Agora que, e muito bem, o governo da AD tomou finalmente a decisão de devolver a Lisboa os 650 hectares da Portela e construir um novo aeroporto nacional nos 7,5 mil hectares do Campo de Tiro em boa hora mandado instalar em Alcochete por Dom Carlos, um ano antes do seu bárbaro assassínio, a TAP pode encarar o futuro com ainda maior confiança.

Com efeito, o binómio constituído por uma saudável companhia de bandeira e um grande entreposto aéreo, implantado onde possa crescer até às cinco pistas e aos 100 milhões de passageiros, a dimensão atual do aeroporto de Atlanta, dois pulmões dum serviço público crucial para a nossa autonomia estratégica, é indispensável à conversão da ímpar posição geográfica de Portugal no alicerce principal das nossas ligações ao hemisfério americano e ao continente africano.

Seria no entanto avisado que, ao abrir de novo o capital da TAP a accionistas privados, não se caísse no erro que constituiu a venda em 2012 da totalidade do capital da concessionária de todos os aeroportos portugueses, cuja elevada rentabilidade estrutural a habilita a construir o novo aeroporto nacional sem qualquer custo para o contribuinte fiscal mas que, em consequência do modelo de privatização, passou a estar exclusivamente ao serviço dos interesses de um único acionista, que tanto podem coincidir com o interesse público como não – vide a sua insistência durante anos a fio em que o novo aeroporto nacional fosse localizado nos exíguos mil hectares da base aérea do Montijo e não em Alcochete.

DADOS APRESENTADOS:
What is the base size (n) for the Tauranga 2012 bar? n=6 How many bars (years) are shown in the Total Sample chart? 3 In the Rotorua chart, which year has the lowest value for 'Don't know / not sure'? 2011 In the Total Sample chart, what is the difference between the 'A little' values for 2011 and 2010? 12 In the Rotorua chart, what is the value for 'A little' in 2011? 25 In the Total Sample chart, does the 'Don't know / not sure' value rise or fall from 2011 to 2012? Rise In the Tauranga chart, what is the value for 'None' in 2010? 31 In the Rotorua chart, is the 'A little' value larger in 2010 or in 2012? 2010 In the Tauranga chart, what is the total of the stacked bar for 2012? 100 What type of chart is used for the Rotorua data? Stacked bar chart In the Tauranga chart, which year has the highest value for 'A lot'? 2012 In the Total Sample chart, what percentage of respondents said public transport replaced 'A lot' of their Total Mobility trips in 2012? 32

TAREFA PROPOSTA: Devolva, sem alterações, o trecho do texto sobre o novo aeroporto que começa nas palavras "Com efeito, o" e termina depois de "ao continente africano.".

RESULTADO OBTIDO:
Com efeito, o binómio constituído por uma saudável companhia de bandeira e um grande entreposto aéreo, implantado onde possa crescer até às cinco pistas e aos 100 milhões de passageiros, a dimensão atual do aeroporto de Atlanta, dois pulmões dum serviço público crucial para a nossa autonomia estratégica, é indispensável à conversão da ímpar posição geográfica de Portugal no alicerce principal das nossas ligações ao hemisfério americano e ao continente africano.